The authors acknowledge some of these issues in the limitations paragraph of the Discussion: “The increased CFR [case-fatality ratio] associated with the roll-out and use of RAS observed in DRC and Nigeria is likely a result of complex interactions between disease severity, treatment seeking, and care provided in the context of weak health systems, rather than a direct result of RAS treatment which was previously shown to be safe and efficacious.
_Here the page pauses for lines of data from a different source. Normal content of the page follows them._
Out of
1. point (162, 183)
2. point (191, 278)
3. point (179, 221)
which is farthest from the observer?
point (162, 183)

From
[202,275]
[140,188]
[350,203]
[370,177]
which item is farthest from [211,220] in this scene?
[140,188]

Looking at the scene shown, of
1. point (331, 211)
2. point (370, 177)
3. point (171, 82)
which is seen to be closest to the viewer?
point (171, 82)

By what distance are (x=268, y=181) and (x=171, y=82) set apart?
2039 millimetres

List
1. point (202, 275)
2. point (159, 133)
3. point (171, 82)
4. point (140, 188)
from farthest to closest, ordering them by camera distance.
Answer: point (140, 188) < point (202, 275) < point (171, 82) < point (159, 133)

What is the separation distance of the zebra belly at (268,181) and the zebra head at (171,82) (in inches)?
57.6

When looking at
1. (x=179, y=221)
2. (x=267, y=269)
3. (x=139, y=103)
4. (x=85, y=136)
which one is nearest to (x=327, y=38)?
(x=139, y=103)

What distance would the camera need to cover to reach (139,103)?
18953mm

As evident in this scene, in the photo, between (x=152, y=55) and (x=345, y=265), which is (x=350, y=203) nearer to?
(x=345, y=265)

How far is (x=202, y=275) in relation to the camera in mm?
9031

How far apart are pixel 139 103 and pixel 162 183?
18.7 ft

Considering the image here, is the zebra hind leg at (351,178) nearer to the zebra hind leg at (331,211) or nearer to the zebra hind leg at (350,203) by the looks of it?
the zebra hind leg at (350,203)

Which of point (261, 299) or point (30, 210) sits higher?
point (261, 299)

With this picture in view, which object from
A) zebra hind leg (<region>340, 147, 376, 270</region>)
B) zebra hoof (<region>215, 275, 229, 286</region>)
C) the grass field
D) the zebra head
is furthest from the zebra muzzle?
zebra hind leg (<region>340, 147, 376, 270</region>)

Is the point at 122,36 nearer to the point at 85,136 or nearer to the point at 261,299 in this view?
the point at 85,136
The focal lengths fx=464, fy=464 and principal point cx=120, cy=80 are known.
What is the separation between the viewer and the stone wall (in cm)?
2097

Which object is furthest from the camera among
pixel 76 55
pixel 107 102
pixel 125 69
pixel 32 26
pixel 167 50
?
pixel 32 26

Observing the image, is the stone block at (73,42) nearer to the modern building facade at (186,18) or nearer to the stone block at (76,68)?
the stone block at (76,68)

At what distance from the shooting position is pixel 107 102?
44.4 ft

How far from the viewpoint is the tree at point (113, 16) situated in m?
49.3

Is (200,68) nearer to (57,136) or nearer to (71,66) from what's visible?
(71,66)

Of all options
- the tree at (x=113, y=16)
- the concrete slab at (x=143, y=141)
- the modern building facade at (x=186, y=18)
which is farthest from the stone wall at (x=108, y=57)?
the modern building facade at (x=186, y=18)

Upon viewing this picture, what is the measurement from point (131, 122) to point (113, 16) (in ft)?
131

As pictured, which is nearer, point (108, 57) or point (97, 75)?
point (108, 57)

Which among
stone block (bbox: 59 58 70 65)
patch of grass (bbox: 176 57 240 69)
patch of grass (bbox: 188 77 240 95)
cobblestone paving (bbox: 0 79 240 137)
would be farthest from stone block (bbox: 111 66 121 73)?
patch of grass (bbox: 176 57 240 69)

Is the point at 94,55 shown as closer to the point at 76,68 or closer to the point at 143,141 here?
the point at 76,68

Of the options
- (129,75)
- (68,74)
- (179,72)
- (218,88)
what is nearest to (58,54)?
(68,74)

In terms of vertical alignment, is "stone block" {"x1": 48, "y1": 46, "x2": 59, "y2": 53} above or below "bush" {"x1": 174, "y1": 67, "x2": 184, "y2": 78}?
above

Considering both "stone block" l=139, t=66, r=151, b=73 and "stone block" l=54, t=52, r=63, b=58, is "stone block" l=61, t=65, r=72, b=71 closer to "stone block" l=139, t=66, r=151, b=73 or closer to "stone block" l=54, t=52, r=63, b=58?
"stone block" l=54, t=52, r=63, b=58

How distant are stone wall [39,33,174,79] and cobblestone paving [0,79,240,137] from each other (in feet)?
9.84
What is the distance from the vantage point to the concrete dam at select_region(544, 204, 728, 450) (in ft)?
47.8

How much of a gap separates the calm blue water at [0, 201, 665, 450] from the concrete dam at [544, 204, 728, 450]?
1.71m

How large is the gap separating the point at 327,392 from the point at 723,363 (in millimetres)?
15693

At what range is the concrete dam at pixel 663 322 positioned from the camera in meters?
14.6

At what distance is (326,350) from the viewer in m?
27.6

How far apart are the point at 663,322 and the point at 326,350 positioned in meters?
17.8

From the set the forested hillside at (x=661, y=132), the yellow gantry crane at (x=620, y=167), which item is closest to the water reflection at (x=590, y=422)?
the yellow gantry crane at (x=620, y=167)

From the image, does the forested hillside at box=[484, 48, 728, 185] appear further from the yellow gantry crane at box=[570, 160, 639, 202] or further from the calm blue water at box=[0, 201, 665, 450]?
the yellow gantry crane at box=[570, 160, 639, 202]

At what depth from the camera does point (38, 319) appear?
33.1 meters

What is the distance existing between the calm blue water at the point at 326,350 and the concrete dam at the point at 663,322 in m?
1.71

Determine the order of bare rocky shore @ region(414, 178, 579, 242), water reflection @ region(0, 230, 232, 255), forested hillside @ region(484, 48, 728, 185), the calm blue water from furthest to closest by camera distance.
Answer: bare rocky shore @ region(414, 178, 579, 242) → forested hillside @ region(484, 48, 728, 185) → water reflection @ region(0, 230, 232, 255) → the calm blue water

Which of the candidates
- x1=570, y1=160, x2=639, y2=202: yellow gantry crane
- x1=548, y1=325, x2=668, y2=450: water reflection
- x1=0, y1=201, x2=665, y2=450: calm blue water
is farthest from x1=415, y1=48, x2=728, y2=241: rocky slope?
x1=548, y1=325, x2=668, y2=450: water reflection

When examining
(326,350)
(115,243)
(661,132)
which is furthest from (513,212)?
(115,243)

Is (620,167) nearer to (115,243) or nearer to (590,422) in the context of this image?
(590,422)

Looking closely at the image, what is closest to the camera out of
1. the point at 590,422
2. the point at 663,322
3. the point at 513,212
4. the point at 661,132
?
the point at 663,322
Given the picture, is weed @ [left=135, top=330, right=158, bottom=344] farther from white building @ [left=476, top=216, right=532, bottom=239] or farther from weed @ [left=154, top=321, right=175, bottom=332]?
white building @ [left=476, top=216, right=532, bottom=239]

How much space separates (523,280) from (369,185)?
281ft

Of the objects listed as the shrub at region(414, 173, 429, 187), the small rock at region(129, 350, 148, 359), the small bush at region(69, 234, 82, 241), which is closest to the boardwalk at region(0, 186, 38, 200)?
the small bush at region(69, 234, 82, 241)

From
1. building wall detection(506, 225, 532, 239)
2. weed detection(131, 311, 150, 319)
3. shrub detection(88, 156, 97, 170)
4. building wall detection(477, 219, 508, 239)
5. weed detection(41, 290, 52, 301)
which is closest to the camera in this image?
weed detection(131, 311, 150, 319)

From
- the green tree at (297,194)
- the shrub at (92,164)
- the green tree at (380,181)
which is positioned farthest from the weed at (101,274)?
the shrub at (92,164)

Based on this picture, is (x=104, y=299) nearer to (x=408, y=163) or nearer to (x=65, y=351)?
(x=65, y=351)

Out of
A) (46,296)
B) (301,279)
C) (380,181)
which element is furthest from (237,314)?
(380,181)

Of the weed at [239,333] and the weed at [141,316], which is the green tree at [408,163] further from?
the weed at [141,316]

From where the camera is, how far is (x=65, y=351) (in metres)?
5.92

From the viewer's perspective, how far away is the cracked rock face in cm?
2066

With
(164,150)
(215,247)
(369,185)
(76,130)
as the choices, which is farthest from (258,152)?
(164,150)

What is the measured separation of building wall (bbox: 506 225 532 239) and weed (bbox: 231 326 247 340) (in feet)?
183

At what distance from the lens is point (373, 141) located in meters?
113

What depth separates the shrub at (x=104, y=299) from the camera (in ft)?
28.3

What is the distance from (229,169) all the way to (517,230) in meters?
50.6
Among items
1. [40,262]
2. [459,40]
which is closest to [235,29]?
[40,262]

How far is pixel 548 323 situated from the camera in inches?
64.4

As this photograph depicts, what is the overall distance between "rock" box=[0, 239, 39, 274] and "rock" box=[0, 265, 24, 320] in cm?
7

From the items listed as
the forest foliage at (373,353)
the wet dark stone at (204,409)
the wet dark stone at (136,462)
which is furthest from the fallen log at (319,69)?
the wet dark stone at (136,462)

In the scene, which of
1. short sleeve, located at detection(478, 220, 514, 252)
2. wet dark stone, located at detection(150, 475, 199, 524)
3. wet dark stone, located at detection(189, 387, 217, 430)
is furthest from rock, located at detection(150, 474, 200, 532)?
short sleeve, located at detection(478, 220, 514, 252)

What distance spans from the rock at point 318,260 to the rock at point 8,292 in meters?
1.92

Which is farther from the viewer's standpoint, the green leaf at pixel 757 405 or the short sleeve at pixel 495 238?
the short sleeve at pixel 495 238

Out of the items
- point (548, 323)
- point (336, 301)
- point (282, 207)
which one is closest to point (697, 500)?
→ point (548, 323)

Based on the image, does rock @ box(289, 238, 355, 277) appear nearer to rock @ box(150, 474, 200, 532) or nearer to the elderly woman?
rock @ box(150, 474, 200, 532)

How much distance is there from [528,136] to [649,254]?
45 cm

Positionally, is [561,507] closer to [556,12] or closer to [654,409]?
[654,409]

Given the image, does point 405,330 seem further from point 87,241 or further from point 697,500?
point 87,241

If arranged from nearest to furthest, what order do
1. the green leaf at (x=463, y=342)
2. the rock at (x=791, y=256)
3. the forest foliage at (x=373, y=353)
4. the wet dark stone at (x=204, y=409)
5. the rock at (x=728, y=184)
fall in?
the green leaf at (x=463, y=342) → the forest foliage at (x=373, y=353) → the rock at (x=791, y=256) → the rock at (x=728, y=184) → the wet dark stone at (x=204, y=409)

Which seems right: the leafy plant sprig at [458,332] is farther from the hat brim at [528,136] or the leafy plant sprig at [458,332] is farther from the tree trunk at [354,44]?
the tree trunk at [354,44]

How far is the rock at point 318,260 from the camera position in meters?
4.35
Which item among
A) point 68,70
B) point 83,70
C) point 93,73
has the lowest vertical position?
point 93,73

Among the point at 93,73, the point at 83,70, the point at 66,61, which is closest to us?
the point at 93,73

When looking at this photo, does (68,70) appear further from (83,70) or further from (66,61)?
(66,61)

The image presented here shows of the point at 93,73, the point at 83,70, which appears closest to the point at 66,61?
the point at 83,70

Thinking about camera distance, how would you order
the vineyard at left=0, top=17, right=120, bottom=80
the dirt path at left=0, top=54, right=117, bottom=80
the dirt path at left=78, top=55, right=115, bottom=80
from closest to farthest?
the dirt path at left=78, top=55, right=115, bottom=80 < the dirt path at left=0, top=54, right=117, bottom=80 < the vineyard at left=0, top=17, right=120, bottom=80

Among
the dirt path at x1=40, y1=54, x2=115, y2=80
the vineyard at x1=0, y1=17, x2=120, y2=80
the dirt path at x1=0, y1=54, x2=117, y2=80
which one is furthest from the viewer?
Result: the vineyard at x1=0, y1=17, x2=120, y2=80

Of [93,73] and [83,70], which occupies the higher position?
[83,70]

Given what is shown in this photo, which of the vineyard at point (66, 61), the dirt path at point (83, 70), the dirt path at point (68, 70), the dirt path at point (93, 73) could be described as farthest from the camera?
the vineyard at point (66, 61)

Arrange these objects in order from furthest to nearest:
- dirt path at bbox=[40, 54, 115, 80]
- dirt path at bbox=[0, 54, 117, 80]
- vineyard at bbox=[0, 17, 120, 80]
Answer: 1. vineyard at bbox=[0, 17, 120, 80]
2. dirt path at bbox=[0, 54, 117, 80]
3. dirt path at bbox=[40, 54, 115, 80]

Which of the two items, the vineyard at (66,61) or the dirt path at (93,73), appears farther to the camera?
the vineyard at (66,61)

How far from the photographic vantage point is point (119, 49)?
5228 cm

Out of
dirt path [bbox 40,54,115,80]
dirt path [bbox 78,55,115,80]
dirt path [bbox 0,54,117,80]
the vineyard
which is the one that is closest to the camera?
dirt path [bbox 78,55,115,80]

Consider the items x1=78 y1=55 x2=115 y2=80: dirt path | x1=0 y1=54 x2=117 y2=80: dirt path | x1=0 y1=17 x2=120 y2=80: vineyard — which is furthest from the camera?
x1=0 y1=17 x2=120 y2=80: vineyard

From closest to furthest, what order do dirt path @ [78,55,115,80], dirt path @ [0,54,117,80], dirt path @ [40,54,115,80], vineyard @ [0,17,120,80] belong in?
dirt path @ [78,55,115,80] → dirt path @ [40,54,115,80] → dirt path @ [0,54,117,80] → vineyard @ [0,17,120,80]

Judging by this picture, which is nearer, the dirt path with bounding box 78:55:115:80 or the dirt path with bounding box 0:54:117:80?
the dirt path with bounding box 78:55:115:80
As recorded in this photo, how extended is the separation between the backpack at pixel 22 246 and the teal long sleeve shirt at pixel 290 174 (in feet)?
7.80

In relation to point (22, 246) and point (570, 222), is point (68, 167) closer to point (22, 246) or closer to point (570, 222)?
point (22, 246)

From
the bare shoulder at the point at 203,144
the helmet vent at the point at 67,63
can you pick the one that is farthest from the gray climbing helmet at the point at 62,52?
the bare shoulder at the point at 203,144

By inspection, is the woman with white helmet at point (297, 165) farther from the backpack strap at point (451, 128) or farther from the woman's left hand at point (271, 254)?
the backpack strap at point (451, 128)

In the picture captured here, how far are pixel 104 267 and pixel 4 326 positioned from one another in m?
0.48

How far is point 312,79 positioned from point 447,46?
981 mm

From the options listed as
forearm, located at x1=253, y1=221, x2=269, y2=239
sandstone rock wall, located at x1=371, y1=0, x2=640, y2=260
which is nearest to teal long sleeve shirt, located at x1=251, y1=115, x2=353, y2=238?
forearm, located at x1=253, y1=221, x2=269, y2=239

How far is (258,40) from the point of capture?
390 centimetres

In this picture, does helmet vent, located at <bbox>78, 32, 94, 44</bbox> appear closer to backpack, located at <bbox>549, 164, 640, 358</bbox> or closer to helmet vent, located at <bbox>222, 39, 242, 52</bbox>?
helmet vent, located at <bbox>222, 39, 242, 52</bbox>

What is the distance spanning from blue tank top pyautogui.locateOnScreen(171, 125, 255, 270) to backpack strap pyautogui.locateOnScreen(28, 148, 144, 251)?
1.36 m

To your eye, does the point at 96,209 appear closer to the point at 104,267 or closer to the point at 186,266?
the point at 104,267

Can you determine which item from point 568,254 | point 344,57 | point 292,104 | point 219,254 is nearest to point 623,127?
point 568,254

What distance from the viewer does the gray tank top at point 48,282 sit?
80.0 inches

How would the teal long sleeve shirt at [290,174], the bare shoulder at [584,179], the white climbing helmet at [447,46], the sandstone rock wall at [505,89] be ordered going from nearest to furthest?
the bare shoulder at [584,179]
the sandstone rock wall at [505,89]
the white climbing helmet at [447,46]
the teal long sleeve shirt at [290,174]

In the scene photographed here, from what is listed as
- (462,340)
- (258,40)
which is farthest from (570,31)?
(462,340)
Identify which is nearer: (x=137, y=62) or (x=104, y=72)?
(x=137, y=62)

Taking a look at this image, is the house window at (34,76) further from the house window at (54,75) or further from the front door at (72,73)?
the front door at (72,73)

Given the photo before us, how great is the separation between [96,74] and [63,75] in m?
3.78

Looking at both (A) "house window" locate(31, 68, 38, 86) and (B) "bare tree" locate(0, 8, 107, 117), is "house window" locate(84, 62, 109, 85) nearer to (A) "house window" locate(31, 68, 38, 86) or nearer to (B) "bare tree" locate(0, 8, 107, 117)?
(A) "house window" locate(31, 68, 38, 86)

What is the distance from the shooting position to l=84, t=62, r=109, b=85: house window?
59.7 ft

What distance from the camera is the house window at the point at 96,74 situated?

Secular trends in disease incidence and severity may have played a confounding role in DRC, where a larger number of severe cases were enrolled in the post-RAS period”. This complex disclaimer cannot be reconciled with the stark conclusion in the abstract: “pre-referral RAS had no beneficial effect on child survival”. This is a clear statement of cause and effect. The causal language used in the abstract, which underpins the rationale for the WHO moratorium, is not justified.

It is difficult for external researchers to evaluate properly and fairly the conduct and analysis of the CARAMAL study. No study protocol was published with the main paper. The authors of the CARAMAL study have refused to share the study protocol with us. There does not appear to have been a statistical analysis plan prepared before data analysis. Indeed, many of the analyses presented in Hetzel et al. do not align with the primary aim of the study. We understand that the primary aim was to characterise changes in mortality before and after RAS deployment (the sample size calculation was done on a pre- versus post-roll-out comparison). However, much of the analysis focuses on differences in mortality and referral between patients given RAS and those not given RAS, post-deployment. Surely this is exactly what a randomised trial should evaluate? There appears to be a logical inconsistency between the stated aims of the study and the data analysis and its interpretation.

For the DRC, the adjusted odds ratio for death in children receiving RAS versus those not receiving RAS is reported in the abstract as 3.06 (details of the analysis are given in Table 4 [9]). Three analyses are presented in Table 4 of Hetzel et al: (i) unadjusted; (ii) adjusted for baseline covariates (sex, age \(<1\) year, beginning of RAS roll-out [it is unclear what this means], convulsions, enrolment location [community health worker versus primary healthcare centre], and rainy season); and (iii) adjusted further for referral and post-referral treatment at the hospital. We note that none of these analyses was pre-specified (no statistical analysis plan is provided), and it is unclear why the analysis of RAS use was adjusted for these covariates, whereas the pre- versus post-roll-out analysis was not adjusted for any covariates (which we understand to be the primary analysis of the study). However, regardless of how these analyses were chosen, there is a fundamental error which invalidates the main reported analysis. The odds ratio of 3.06 reported in the abstract is taken from the third set of analyses (adjusted for referral and post-referral treatment). Referral (or treatment at a referral hospital) and death are competing events. In addition, referral is on the causal pathway between RAS administration and death at 28 days. A child who dies on their way to the hospital does not count as “referred” and will not be treated. It is incorrect to adjust for referral and treatment as if they were baseline variables. This is sometimes referred to as overadjustment bias [14, 15].